I could try booting with OS/2, but OS/2 is like Unix, the bootstrap must reside
under 1024 cylinders.  Worse, the OS/2 kernel on startup establishes a DOS VDM,
and starts processing it's CONFIG.SYS, and loads everything through virtualized
BIOS code until the actual disk driver .ADD file is loaded, then switches over
to the protected-mode disk driver. in short the kernel loads the disk driver from the
filesystem, so it needs to know about disk geometry, which means that your
translated geometry cannot be some pie-in-the-sky fake geometry.  I doubt it would
work properly. 
 
> >   There is also a smaller SMC ASIC visible, it is a FDC37C65C This
> > is obviously the floppy disk controller chip, incidentally the fd0
> > probe I sent in on the pr comes up with an "unknown chipset" on it.
> > Perhaps this is another thing I should send in on a separate
> > send-pr?
> 
> No need.  If i rewrite the floppy controller code some day, i will
> reconsider the chipset detection.  Documentation about how to detect
> floppy controllers is sparse and often wrong.  The probably best
> documentation is the Linux driver. :-) There won't happen anything on
> this front before (since it's a minor bogosity anyway), regardless of
> how many PRs of this kind are filed.  At least not by me, since the
> floppy controller driver is fairly low-priority.  PRs for show-stopper
> class problems have a higher priority than cosmetic things.
> 

Besides, who uses the floppy drive under Unix anyway? ;-)

> 
> 
> > Can you tell me what piece of code is at fault?  I'm guessing it's
> > the EISA probe code, since this problem didn't exist in FreeBSD
> > before the eisa-probe code was added.
> 
> No, i can't.  I'm not an EISA expert.  The attach function for the
> bt7xx is not very large.
> 
> It's not surprising that it worked in ISA mode, since it simply had to
> believe your config statement there.
> 
> >  Perhaps I can try inserting some fprints in it to get some more
> > data for this?  Also, why is the driver being hosed by the
> > eisa-probe, even when the later driver probe gets the correct
> > interrupt?
> 
> Don't ask me.  Julian or Justin might be the guys with more knowledge.
> 
> > One last question I have for you, can this card do sync 10Mbt
> > negotiation?
> 
> It did for me, here, i still found an old probe message:
> 
> uriah /kernel: bt0: targ 0 sync rate=10.00MB/s(100ns), offset=15
> uriah /kernel: bt0: targ 1 sync rate=10.00MB/s(100ns), offset=15
> uriah /kernel: bt0: targ 2 sync rate= 4.00MB/s(250ns), offset=15
> uriah /kernel: bt0: targ 3 async
> uriah /kernel: bt0: targ 4 sync rate= 4.54MB/s(220ns), offset=08
> 
> (Targets 0 and 1 are disks, 2 is a Toshiba CD, 3 is an old SONY SMO
> optical drive [actually, an ESDI-to-SCSI bridge], 4 is a Tandberg
> QIC 2.5GB tape.)
>

Good, there's hope at least.
 
I have two other questions for you, if you don't mind answering.

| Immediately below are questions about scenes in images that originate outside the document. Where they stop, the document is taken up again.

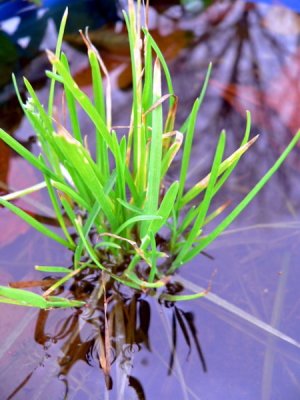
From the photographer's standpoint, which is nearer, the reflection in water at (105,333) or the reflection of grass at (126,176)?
the reflection of grass at (126,176)

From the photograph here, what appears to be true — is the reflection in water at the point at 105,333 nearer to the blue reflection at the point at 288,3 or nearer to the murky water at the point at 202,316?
the murky water at the point at 202,316

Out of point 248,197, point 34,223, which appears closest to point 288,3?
point 248,197

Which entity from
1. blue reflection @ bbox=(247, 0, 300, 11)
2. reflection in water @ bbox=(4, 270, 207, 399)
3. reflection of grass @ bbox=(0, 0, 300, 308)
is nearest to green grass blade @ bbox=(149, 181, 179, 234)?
reflection of grass @ bbox=(0, 0, 300, 308)

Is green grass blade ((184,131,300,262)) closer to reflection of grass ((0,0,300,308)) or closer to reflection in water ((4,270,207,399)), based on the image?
reflection of grass ((0,0,300,308))

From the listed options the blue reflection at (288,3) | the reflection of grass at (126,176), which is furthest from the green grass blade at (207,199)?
the blue reflection at (288,3)

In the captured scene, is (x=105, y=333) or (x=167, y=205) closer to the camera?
(x=167, y=205)

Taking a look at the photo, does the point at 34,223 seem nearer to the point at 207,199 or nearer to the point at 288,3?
the point at 207,199

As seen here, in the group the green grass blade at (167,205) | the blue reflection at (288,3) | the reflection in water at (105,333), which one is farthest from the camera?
the blue reflection at (288,3)
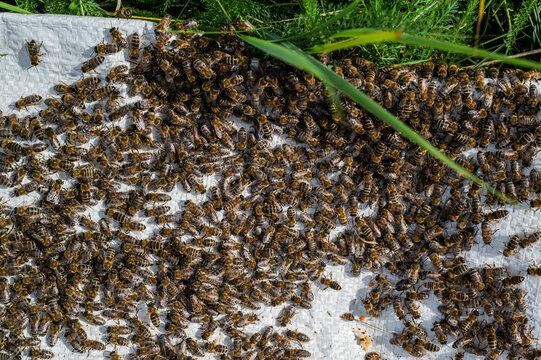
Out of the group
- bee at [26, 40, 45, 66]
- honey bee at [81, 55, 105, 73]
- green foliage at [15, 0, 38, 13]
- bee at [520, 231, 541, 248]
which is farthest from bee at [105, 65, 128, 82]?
bee at [520, 231, 541, 248]

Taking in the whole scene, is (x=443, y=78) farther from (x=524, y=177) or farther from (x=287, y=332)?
(x=287, y=332)

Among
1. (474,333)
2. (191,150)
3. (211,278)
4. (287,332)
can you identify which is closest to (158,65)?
(191,150)

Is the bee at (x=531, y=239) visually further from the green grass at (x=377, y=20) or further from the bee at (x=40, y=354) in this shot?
the bee at (x=40, y=354)

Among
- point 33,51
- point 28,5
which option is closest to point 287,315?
point 33,51

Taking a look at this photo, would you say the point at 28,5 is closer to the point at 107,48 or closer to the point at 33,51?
the point at 33,51

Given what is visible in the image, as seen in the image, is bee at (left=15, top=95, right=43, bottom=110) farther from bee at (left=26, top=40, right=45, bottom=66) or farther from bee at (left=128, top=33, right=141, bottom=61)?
bee at (left=128, top=33, right=141, bottom=61)

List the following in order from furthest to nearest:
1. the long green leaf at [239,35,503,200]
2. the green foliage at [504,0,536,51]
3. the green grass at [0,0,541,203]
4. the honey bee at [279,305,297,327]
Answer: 1. the honey bee at [279,305,297,327]
2. the green foliage at [504,0,536,51]
3. the green grass at [0,0,541,203]
4. the long green leaf at [239,35,503,200]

The first is that this machine has
an Archive Anaconda 1.3GB QIC SCSI tape drive in it, that is sensed by the bt
driver and listed in the probe.  I can insert a DC600A tape in it, run "mt status"
and the drive knows that it is a QIC-120 tape.  Similarly, a DC6150 is sensed as a 
QIC-150, and a DL 9135 is sensed as a QIC-1350.

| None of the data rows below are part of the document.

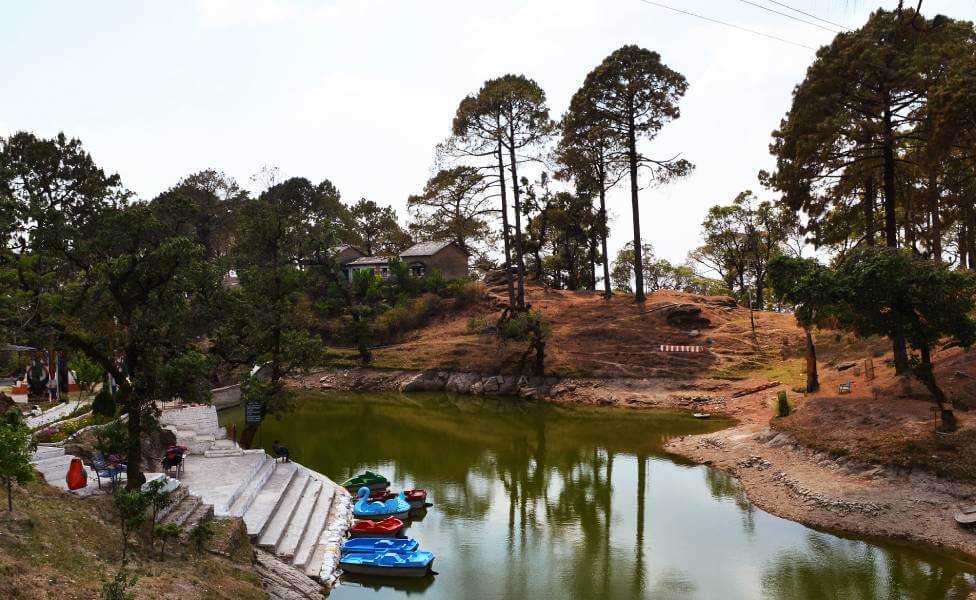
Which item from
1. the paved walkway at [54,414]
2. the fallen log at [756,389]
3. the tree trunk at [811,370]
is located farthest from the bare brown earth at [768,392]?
the paved walkway at [54,414]

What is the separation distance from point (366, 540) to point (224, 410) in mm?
25669

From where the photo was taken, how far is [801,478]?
815 inches

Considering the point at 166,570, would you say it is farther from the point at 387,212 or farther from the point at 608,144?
the point at 387,212

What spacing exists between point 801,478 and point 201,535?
17.3 metres

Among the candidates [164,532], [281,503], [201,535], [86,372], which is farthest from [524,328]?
[164,532]

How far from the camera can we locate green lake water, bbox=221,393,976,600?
1503cm

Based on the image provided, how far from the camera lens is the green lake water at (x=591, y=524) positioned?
15.0 meters

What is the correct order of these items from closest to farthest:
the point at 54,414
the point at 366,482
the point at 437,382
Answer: the point at 366,482 < the point at 54,414 < the point at 437,382

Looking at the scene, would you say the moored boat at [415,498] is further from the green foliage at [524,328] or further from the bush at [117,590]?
the green foliage at [524,328]

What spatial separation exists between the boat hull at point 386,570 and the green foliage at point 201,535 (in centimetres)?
363

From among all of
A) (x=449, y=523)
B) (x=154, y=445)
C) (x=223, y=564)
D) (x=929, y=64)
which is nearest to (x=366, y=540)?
(x=449, y=523)

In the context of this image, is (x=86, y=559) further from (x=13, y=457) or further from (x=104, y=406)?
(x=104, y=406)

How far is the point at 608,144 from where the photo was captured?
146ft

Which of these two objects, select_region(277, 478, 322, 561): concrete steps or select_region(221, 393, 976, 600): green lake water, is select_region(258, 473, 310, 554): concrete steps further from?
select_region(221, 393, 976, 600): green lake water
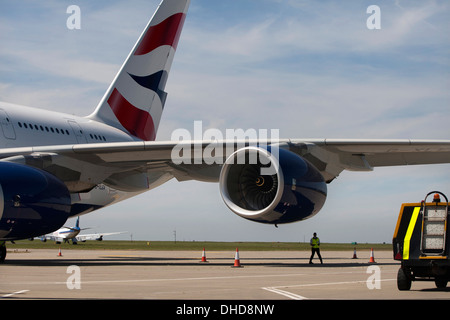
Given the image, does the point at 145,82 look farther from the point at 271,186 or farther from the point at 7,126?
the point at 271,186

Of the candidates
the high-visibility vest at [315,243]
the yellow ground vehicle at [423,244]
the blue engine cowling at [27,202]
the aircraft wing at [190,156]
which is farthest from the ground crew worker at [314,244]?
the yellow ground vehicle at [423,244]

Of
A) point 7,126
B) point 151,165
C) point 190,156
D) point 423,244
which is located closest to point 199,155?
point 190,156

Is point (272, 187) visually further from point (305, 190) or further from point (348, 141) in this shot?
point (348, 141)

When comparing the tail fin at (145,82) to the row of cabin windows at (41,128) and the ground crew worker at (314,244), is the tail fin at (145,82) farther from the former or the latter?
the ground crew worker at (314,244)

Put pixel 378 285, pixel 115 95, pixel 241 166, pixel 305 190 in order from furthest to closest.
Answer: pixel 115 95, pixel 241 166, pixel 305 190, pixel 378 285

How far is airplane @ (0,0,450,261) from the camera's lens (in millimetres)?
14359

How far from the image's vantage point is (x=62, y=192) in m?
15.2

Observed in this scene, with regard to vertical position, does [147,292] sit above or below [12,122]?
below

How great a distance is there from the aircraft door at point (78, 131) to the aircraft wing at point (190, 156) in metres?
2.03

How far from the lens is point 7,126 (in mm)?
17625

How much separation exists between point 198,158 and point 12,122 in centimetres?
502

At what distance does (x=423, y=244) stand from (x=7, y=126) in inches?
433

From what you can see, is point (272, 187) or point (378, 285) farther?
point (272, 187)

The problem is with all those tapes, the available modes listed are all
Density = 0x00, Blocksize variable, and when I attempt to read or write anything
from the tape I get NOT READY errors.

I think this requires that I add a listing for this drive in the "Rogue's
gallery" in the st.c driver, to get it to properly set up the modes.  Unfortunately, 
I don't have the spec sheet that came with this drive, but I remember it and it was 
very sparse. (basically a relisting of what you can already read about using "man 
mt")  Also, I don't understand the format of the gallery, is there any documentation
on how to do this around?

The other question is, I have setup X on this, it has a ET4000w32 board with
1M of ram on it.  I have tried starting the server in any color plane other than 8bbp
using an .xserverrc file, and I get an error message "ET4000W32: Unsupported
depth (16)" (for example)  Any ideas or suggestions?